An action can be one of accept, reject or drop.
The rule can either contain an element or also a source only. If the rule contains an element, then new connection matching the element will be handled with the action. If the rule does not contain an element, then everything from the source address will be handled with the action (requires firewalld version 0.3.1).
<accept/> <reject [type="<reject type>"]/> <drop>
With accept all new connection attempts will be granted. With reject they will not be accepted and there source will get a reject message. The reject type can be set to use an other value. With drop all packets will be dropped immediately, there is no information sent to the source.

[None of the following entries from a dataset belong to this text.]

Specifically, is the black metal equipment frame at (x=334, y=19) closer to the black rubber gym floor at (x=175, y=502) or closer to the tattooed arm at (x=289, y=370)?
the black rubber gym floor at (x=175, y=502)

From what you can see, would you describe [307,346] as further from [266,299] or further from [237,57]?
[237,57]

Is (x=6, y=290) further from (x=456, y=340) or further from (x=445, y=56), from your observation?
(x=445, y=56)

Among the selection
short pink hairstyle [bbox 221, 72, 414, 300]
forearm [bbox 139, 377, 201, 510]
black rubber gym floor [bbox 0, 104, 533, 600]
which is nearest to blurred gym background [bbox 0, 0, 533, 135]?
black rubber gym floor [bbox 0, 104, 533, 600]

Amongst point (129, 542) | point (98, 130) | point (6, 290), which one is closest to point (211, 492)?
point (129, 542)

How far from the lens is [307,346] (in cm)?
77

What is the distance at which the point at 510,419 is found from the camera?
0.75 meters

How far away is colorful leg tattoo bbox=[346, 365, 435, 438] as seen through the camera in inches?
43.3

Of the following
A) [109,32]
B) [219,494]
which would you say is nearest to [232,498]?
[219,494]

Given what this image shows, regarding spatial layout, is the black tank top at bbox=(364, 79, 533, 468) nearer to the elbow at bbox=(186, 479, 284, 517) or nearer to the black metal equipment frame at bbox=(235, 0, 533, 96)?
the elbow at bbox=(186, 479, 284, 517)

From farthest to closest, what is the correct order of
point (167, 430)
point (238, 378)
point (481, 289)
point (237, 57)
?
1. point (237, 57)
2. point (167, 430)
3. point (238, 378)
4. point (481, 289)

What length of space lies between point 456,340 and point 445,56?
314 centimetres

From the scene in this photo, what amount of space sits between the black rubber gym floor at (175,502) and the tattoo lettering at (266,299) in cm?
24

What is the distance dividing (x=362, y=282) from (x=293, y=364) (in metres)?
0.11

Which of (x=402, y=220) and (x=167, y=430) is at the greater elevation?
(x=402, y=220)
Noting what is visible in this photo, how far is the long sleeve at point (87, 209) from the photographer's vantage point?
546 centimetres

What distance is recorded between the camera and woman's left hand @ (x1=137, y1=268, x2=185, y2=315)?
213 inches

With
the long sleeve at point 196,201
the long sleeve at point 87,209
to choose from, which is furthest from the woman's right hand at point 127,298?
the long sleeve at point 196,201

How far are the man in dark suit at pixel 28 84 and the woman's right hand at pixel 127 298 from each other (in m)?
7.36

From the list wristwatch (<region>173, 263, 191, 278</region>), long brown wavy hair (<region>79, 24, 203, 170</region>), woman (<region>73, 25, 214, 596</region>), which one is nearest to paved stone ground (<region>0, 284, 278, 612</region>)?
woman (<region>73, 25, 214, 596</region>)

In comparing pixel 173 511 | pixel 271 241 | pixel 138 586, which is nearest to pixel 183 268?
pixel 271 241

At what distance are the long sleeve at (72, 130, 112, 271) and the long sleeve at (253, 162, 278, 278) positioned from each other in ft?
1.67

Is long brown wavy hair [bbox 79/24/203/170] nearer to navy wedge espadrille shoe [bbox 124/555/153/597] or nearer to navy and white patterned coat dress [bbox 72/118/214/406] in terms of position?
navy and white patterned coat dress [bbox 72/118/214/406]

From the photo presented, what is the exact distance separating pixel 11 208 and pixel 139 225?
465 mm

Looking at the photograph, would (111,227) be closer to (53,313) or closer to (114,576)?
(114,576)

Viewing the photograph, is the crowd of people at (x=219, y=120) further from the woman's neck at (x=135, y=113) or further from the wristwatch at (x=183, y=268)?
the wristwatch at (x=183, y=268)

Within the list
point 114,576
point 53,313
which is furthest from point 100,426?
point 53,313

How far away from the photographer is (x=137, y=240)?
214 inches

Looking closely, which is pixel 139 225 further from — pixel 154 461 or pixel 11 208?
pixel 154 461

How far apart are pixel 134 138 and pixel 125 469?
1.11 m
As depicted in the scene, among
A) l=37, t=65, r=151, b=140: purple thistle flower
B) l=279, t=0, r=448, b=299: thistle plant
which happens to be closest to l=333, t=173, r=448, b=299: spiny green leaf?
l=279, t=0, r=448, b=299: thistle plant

Information about logging and actions
Logging can be done with the LOG and also with audit. A new chain is added to all zones: <zone>_log. This will be jumped into before the deny chain to be able to have a proper ordering.
The rules or parts of them are placed in separate chains according to the action of the rule:
<zone>_log <zone>_deny <zone>_allow
Then all logging rules will be placed in the <zone>_log chain, which will be walked first. All reject and drop rules will be placed in the <zone>_deny chain, which will be walked after the log chain. All accept rules will be placed in the <zone>_allow chain, which will be walked after the deny chain. If a rule contains log and also deny or allow actions, the parts are placed in the matching chains.
Example 1: Enable new IPv4 and IPv6 connections for protocol 'ah'
<rule> <protocol value="ah"/> <accept/> </rule>
Example 2: Allow new IPv4 and IPv6 connections for service ftp and log 1 per minute using audit
<rule> <service name="ftp"/> <audit type="ACCEPT"> <limit value="1/m"/> </audit> <accept/> </rule>
Example 3: Allow new IPv4 connections from address 192.168.0.0/24 for service tftp and log 1 per minutes using syslog
<rule family="ipv4"> <source address="192.168.0.0/24"/> <service name="tftp"/> <log prefix="tftp" level="info"> <limit value="1/m"/> </log> <accept/> </rule>
Example 4: New IPv6 connections from 1:2:3:4:6:: to service radius are all rejected and logged at a rate of 3 per minute. New IPv6 connections from other sources are accepted.
<rule family="ipv6"> <source address="1:2:3:4:6::"/> <service name="radius"/> <log prefix="dns" level="info"> <limit value="3/m"/> </log> <reject/> </rule> <rule family="ipv6"> <service name="radius"/> <accept/> </rule>
Example 5: Forward IPv6 port/packets receiving from 1:2:3:4:6:: on port 4011 with protocol tcp to 1::2:3:4:7 on port 4012
<rule family="ipv6"> <source address="1:2:3:4:6::"/> <forward-port to-addr="1::2:3:4:7" to-port="4012" protocol="tcp" port="4011"/> </rule>
Example 6: White-list source address to allow all connections from this source
<rule family="ipv4"> <source address="192.168.2.2"/> <accept/> </rule>
Fedora 19 includes the latest firewalld version that supports a rich language to be able to create more complex firewalls in a easy way.